TEXT EXCERPT:
┌──
Saturday, October 10, 2009

A sad sight

In February of this year, my husband and I hiked from our house to Big Sabine Bay, a beautiful area on the north shore of the island about a mile or two east of Park East. It was along the way we discovered the old fish hatchery and a brand new wilderness campsite that had been built as an Eagle Scout project just the month before. Since then it has become a favorite spot for us and we have visited it several times.



A sign nearby states that this is a 'Leave No Trace' campsite, but no matter how hard we work to keep the shores clean, there always seem to be those who have no respect for our beautiful island.

Yesterday when my husband hiked back to the hatchery and wilderness campsite to show it to a friend who was visiting, a sad surprise greeted them:


The wilderness campsite had been trashed. Luckily rain in the past few days had weighted down the newspaper which was strewn around.


A relatively new chair had been left behind.


Plastic bottles, shards of glass bottles, and aluminum cans had been tossed around. Food tins had been thrown into a campfire and lay scorched.


A recent paper was dated October 1.


A partially burned plastic bag of trash...


This was rather blatantly symbolic of the disrespect. If you click on the photo to enlarge it you can see that someone left behind two cents on the broken bench. This special little campsite is definitely worth more than two cents to most of us.


Plastic food wrappers were caught in the tall grass.


My husband and I hiked back down to the wilderness site with garbage bags to clean it up this morning, but there wasn't anything we could do about the broken bench.
└──
Spatial grounding data:
┌──
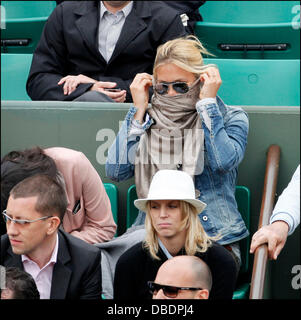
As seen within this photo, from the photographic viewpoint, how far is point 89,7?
3299 millimetres

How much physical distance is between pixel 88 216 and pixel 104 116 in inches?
19.4

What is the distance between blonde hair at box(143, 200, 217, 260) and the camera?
2.34 meters

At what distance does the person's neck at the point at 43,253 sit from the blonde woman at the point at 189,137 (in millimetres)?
432

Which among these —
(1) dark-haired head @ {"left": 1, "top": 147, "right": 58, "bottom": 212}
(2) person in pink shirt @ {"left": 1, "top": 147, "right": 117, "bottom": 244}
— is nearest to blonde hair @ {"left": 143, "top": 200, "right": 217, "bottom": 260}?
(2) person in pink shirt @ {"left": 1, "top": 147, "right": 117, "bottom": 244}

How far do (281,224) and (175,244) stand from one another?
364 millimetres

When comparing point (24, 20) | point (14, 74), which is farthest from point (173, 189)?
point (24, 20)

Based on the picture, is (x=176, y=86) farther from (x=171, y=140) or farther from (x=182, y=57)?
(x=171, y=140)

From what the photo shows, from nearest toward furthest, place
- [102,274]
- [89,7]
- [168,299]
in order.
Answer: [168,299]
[102,274]
[89,7]

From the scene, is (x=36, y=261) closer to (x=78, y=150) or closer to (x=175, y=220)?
(x=175, y=220)

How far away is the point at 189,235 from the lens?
235 centimetres

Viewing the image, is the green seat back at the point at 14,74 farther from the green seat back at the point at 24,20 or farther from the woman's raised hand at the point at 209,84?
the woman's raised hand at the point at 209,84
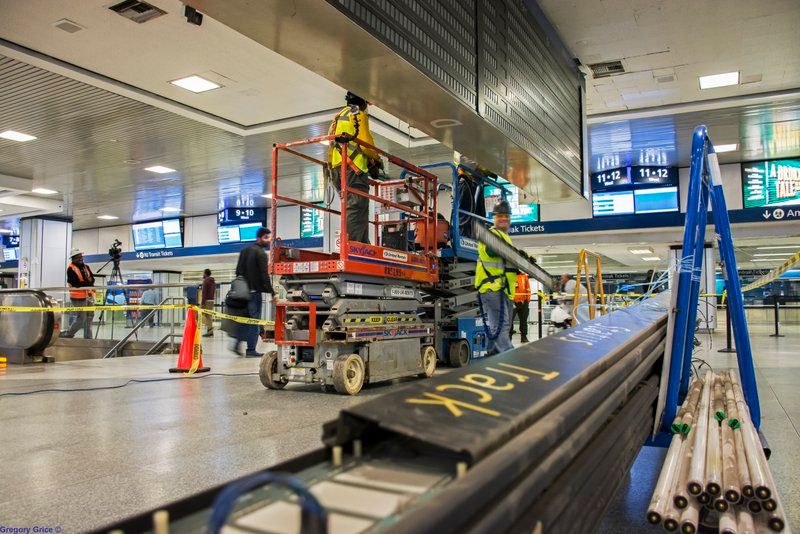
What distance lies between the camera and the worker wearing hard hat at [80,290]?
1102 cm

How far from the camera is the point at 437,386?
1332 millimetres

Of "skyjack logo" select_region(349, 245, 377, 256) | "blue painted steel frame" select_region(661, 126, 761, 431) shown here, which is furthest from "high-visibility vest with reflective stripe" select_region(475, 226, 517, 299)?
"blue painted steel frame" select_region(661, 126, 761, 431)

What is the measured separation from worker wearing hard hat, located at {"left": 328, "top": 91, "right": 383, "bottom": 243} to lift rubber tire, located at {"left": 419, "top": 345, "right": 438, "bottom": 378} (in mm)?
1516

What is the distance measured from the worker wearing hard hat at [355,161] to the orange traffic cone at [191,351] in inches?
105

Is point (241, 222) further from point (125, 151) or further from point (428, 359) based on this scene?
point (428, 359)

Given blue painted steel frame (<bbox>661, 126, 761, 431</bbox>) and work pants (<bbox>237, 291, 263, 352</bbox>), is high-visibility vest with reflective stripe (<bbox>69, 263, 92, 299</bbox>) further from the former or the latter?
blue painted steel frame (<bbox>661, 126, 761, 431</bbox>)

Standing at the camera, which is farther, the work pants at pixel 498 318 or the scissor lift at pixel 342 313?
the work pants at pixel 498 318

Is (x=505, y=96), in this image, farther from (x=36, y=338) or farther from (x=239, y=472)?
(x=36, y=338)

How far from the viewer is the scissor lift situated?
204 inches

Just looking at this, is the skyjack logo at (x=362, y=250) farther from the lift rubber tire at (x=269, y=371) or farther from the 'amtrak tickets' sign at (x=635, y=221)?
the 'amtrak tickets' sign at (x=635, y=221)

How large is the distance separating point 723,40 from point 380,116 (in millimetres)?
4961

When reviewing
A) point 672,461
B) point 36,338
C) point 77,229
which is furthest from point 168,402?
point 77,229

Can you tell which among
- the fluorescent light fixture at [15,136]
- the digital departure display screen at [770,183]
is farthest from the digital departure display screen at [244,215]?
the digital departure display screen at [770,183]

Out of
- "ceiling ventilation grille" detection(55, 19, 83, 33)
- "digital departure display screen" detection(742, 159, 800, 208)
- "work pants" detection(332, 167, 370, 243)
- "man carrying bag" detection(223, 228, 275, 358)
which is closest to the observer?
"work pants" detection(332, 167, 370, 243)
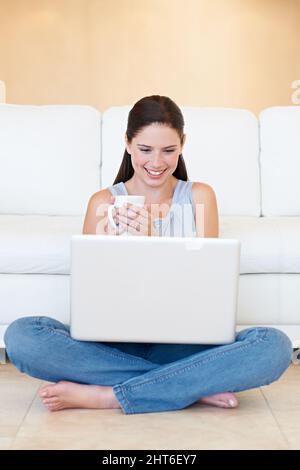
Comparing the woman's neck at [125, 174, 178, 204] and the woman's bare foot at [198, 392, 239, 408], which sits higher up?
the woman's neck at [125, 174, 178, 204]

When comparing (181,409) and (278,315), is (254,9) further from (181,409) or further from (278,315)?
(181,409)

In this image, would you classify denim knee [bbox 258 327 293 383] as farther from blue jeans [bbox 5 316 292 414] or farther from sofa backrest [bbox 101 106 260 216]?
sofa backrest [bbox 101 106 260 216]

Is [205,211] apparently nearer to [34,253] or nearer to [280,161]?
[34,253]

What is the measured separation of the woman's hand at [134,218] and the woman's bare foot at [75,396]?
401mm

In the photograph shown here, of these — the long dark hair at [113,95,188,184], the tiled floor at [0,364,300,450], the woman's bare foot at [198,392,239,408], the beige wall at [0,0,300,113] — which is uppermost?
the beige wall at [0,0,300,113]

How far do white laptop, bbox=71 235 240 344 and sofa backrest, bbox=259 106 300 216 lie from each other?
1400mm

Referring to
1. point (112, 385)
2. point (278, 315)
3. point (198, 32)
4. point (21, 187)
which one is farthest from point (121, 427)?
point (198, 32)

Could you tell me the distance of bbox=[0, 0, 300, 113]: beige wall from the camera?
6.21 meters

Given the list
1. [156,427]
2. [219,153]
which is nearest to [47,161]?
[219,153]

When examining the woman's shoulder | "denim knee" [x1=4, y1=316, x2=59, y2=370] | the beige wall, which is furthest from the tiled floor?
the beige wall

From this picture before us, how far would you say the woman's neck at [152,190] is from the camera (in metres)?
2.29

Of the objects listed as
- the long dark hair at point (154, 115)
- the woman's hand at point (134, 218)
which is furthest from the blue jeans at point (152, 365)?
the long dark hair at point (154, 115)

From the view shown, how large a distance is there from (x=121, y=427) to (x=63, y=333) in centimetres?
30

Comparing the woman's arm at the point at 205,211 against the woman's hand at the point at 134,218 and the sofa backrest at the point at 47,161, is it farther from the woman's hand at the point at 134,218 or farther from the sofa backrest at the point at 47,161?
the sofa backrest at the point at 47,161
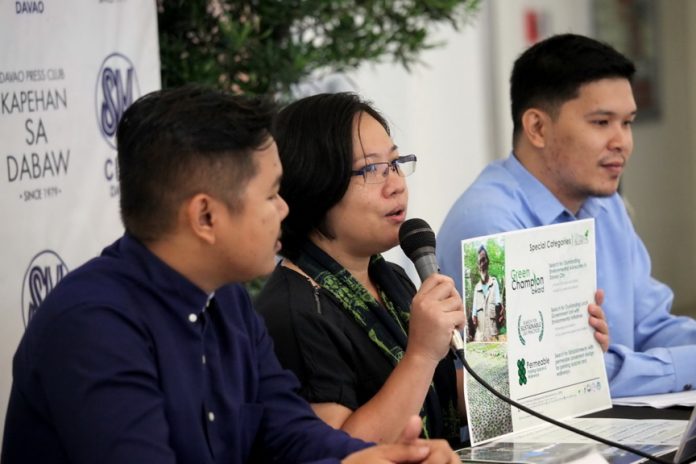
└──
PROBLEM TO SOLVE: Reproduce the part of the blog post that opens with the words "A partially burned" and closes with "the tall grass.". The entries are separate material that has no connection to the blog post.

ANSWER:
A partially burned plastic bag of trash...


This was rather blatantly symbolic of the disrespect. If you click on the photo to enlarge it you can see that someone left behind two cents on the broken bench. This special little campsite is definitely worth more than two cents to most of us.


Plastic food wrappers were caught in the tall grass.